Natural dyes are traditionally derived from three different categories of sources: plants, invertebrates, and minerals. Approximately 90%~95% of all natural dyes are created from plant matter, which includes roots, berries, bark, leaves, wood, fungi, and lichens.
The earliest surviving evidence of textile dyeing was found in the settlement of Çatalhöyük (Catal Huyuk) in Anatolia (modern day Turkey), which existed between 7500BC and 5700BC. Traces of red dyes, possibly from ocher (ochre), a naturally occurring pigment containing hydrated iron oxide. 
Dyed fabrics have also been discovered in China, dating back to more than 5000 years ago. These fabrics were thought to have been dyed with various plants, barks, and insects. 
Not only were dyes ubiquitous throughout the ancient world, they were also extremely expensive. For example, the Roman Empire enacted strict policies on the regulation and usage of murex dyes, which were derived from several genera of sea snails native to the Eastern Coast of the Mediterranean. The crushed shells produced a vibrant and cost-prohibitive royal purple color (also known as Tyrian Purple) that would be used for royal garments and imperial manuscripts. It has been estimated that one pound of cloth dyed with murex would be worth approximately $50,000 in today’s currency! 
The Vikings were of no exception to civilizations’ fascination with colors. Woad, weld, madder, walnut, and other indigenous plant matter were used to produce all sorts of colors, from blues, yellows, reds, and browns. In addition to what they had geographically available, the Vikings’ extensive trade routes meant that they could import dyestuffs not available locally, such as Polish cochineal and kermes, which are insects that can be crushed to produce carmine dye, resulting in a wide variety of purples, pinks, and reds. 

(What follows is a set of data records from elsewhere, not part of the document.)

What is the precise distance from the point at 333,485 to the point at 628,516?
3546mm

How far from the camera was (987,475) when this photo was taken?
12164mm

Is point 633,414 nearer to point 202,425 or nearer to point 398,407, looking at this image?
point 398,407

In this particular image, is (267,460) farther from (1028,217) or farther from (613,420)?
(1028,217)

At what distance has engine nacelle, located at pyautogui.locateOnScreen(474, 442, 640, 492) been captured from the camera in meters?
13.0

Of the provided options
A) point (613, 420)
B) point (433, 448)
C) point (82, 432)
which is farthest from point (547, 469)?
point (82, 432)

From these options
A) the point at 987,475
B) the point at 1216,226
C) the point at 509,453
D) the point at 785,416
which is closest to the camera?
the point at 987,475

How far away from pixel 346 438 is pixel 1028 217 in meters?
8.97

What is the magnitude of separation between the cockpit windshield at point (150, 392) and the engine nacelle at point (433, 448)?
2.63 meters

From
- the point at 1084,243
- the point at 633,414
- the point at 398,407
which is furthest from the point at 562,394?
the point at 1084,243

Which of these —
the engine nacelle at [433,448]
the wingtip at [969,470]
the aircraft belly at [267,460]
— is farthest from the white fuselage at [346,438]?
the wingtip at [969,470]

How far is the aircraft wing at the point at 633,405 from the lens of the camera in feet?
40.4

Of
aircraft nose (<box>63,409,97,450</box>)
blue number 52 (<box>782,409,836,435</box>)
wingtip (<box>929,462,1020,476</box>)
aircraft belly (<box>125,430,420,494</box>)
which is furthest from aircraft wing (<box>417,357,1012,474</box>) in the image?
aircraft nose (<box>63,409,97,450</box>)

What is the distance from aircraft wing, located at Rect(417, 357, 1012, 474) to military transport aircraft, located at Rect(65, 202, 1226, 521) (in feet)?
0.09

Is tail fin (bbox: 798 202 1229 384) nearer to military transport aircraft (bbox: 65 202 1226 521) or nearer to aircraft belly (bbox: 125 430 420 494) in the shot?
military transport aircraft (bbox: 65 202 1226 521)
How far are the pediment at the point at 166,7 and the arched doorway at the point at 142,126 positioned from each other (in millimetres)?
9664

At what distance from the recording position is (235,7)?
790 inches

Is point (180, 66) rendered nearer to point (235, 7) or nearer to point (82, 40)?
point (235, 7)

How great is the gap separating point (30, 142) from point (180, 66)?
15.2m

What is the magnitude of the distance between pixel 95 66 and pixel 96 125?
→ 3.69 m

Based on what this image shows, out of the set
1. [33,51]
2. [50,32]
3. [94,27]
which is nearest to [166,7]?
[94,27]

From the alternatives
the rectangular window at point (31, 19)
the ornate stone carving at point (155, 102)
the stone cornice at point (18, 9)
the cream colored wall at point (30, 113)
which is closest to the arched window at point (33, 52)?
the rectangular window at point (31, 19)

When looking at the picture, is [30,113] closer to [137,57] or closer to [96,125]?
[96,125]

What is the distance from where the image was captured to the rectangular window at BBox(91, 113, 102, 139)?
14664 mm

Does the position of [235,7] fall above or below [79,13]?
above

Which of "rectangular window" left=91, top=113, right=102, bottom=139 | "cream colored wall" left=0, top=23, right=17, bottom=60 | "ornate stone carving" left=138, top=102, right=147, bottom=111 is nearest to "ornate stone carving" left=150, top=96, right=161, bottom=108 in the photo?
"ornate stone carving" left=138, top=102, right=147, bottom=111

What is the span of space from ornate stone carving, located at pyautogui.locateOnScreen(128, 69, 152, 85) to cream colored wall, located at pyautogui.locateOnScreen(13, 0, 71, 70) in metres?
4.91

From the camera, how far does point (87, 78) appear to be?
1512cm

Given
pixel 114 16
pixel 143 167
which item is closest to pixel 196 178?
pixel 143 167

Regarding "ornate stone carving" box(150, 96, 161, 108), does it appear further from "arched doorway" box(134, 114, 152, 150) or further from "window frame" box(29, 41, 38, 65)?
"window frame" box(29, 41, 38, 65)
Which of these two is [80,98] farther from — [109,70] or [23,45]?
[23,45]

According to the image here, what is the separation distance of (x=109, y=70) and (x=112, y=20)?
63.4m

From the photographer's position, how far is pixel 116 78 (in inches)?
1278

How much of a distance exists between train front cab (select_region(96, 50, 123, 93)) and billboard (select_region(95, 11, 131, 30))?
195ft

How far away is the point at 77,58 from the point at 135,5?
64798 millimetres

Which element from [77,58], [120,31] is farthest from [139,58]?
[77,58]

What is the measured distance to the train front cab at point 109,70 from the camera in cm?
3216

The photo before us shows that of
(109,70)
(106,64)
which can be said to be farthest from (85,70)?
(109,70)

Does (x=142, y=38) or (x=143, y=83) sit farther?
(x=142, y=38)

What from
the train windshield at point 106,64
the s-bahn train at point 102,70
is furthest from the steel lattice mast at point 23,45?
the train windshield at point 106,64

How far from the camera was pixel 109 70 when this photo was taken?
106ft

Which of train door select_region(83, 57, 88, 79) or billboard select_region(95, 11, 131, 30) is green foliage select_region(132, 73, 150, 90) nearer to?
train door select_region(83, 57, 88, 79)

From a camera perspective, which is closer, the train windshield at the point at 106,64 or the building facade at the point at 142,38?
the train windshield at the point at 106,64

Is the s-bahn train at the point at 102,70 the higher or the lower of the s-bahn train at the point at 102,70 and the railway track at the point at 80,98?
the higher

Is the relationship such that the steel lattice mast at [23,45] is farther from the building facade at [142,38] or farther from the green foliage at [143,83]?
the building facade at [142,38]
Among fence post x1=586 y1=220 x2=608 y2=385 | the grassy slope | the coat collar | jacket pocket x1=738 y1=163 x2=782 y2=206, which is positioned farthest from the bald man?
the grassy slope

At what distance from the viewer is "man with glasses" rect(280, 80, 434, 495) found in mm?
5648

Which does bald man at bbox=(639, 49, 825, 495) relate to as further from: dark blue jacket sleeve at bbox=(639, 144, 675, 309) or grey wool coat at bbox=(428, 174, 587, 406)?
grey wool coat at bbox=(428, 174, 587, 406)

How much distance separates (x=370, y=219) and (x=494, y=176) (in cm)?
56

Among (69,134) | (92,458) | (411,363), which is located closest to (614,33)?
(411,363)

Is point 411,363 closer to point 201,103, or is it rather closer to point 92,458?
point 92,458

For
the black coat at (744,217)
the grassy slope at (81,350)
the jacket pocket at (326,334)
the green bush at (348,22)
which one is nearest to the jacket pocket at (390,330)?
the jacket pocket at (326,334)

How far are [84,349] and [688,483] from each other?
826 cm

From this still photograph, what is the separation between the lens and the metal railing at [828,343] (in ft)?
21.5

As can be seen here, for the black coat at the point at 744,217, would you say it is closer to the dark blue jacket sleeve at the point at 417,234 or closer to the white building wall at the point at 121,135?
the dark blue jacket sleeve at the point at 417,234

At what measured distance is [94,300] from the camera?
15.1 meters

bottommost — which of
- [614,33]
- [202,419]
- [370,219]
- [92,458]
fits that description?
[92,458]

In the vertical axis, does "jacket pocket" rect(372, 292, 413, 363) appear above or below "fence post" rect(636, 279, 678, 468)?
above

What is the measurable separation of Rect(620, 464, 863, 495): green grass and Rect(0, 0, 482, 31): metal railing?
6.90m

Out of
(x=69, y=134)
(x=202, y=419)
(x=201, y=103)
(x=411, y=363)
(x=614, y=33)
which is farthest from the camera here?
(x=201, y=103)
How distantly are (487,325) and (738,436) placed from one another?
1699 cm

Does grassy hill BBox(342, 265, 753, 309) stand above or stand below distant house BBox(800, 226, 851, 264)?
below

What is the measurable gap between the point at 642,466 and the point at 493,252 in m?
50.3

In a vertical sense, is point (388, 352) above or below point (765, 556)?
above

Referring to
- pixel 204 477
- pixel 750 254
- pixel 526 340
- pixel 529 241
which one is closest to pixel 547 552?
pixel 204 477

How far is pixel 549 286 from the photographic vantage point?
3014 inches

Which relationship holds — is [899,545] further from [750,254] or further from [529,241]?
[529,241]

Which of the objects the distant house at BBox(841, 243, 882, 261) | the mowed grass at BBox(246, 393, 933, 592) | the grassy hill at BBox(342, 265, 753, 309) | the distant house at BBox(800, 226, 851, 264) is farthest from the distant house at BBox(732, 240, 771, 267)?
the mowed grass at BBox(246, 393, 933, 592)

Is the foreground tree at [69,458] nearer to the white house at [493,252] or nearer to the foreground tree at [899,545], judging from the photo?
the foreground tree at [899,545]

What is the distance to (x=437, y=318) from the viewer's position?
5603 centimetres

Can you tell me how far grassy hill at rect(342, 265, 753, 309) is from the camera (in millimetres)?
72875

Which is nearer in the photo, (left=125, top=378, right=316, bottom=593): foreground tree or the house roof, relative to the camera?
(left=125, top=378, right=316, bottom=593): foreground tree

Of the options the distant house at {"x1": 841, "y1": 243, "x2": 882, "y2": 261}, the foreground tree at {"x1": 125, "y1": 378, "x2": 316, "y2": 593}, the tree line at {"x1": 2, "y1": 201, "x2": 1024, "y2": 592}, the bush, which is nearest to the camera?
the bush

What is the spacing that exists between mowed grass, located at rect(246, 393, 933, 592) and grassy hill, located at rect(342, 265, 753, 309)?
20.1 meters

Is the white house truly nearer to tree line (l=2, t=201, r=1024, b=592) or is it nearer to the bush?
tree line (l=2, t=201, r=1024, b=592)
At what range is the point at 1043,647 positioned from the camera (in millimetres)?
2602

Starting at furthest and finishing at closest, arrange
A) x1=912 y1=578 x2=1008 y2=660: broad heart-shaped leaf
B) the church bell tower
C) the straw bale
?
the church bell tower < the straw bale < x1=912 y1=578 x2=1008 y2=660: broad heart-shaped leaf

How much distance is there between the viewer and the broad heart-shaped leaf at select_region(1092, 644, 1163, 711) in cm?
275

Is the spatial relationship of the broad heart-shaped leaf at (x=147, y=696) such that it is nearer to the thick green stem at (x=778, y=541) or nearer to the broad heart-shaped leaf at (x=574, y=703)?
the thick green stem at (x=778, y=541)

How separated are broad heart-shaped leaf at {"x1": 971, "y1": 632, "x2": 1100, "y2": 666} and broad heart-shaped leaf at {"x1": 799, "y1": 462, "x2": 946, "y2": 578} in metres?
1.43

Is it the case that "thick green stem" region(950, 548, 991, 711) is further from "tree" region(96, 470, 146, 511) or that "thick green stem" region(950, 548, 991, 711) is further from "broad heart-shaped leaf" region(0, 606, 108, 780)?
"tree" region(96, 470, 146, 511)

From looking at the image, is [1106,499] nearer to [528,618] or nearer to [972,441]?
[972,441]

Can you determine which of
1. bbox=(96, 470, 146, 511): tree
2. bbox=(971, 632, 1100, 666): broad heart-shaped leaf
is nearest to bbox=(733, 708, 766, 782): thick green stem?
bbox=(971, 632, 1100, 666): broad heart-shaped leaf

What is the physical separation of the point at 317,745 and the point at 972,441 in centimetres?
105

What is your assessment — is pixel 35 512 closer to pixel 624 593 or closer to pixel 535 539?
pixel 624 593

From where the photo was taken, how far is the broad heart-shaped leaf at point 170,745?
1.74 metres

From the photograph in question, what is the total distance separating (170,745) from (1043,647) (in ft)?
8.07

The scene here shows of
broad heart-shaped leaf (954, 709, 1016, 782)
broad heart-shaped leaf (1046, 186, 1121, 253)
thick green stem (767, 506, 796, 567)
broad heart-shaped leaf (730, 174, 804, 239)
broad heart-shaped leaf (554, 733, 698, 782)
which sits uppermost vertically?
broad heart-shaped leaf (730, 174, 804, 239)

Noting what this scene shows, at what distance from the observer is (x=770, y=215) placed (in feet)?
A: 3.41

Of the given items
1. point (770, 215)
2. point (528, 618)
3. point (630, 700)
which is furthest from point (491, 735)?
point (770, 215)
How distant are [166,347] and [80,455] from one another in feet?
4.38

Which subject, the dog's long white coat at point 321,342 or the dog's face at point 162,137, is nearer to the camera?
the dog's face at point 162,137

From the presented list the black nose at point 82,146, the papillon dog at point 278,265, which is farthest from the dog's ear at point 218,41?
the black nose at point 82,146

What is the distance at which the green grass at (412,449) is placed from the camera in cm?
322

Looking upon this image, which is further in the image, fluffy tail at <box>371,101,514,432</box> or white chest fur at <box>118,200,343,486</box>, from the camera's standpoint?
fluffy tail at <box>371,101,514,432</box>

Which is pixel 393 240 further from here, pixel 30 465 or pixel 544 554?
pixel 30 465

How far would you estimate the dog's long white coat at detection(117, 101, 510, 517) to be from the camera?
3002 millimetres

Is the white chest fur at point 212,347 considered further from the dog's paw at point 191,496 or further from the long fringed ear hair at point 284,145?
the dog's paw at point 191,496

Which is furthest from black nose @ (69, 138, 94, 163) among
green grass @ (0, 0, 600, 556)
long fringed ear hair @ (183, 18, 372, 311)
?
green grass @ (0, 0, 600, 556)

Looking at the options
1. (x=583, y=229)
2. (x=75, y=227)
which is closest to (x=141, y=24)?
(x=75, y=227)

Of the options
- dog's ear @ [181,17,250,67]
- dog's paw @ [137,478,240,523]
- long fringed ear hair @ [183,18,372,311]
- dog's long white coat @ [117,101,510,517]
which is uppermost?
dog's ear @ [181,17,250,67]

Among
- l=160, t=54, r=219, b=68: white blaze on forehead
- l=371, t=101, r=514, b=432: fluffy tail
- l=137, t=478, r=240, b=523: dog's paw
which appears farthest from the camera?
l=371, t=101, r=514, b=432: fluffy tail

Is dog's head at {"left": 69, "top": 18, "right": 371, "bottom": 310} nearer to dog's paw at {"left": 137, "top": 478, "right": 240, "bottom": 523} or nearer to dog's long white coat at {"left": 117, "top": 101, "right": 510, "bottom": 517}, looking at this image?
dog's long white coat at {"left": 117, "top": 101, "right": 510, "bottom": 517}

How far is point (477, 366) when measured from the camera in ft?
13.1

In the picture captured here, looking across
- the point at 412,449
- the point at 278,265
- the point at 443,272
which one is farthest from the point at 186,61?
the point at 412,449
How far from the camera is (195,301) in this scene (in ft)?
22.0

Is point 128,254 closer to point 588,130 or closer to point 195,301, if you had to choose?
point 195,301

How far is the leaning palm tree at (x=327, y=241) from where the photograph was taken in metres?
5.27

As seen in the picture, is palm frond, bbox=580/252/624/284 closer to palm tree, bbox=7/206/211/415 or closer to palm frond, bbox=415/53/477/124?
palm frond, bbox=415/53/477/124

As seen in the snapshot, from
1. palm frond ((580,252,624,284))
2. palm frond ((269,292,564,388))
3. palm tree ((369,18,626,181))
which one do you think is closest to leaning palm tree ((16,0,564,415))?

Countless other cultures and civilizations all have their own colors and methods of extracting said colors, and I look forward to learning more about them. I have tried some natural dyeing already, but my new objective is to learn more about the historical backgrounds of these dyes and colors, and look at color from the perspective of my persona. I will keep updating the blog with more research as I compile and organize them, so please feel free to return at a later date to learn some more!
Yours in service,
Lady Mathilde Huldsdotter, AoA
 Barber, E.J.W. Prehistoric Textiles: The Development of Cloth in the Neolithic and Bronze Ages with Special Reference to the Aegean. Princeton, NJ: Princeton UP, 1992. Print.
 Goodwin, Jill. A Dyer’s Manual. London: Pelham, 1982. Print.
 Druding, Susan. “Dye History from 2600BC to the 20th Century.” Convergence 1982, a bi-annual gathering of weavers, dyers and spinners. Seattle, WA. 1982. Lecture.
 Gundersen, Kristina. “Viking Age Dyes: A Brief Overview.” Academia. 2013. Web.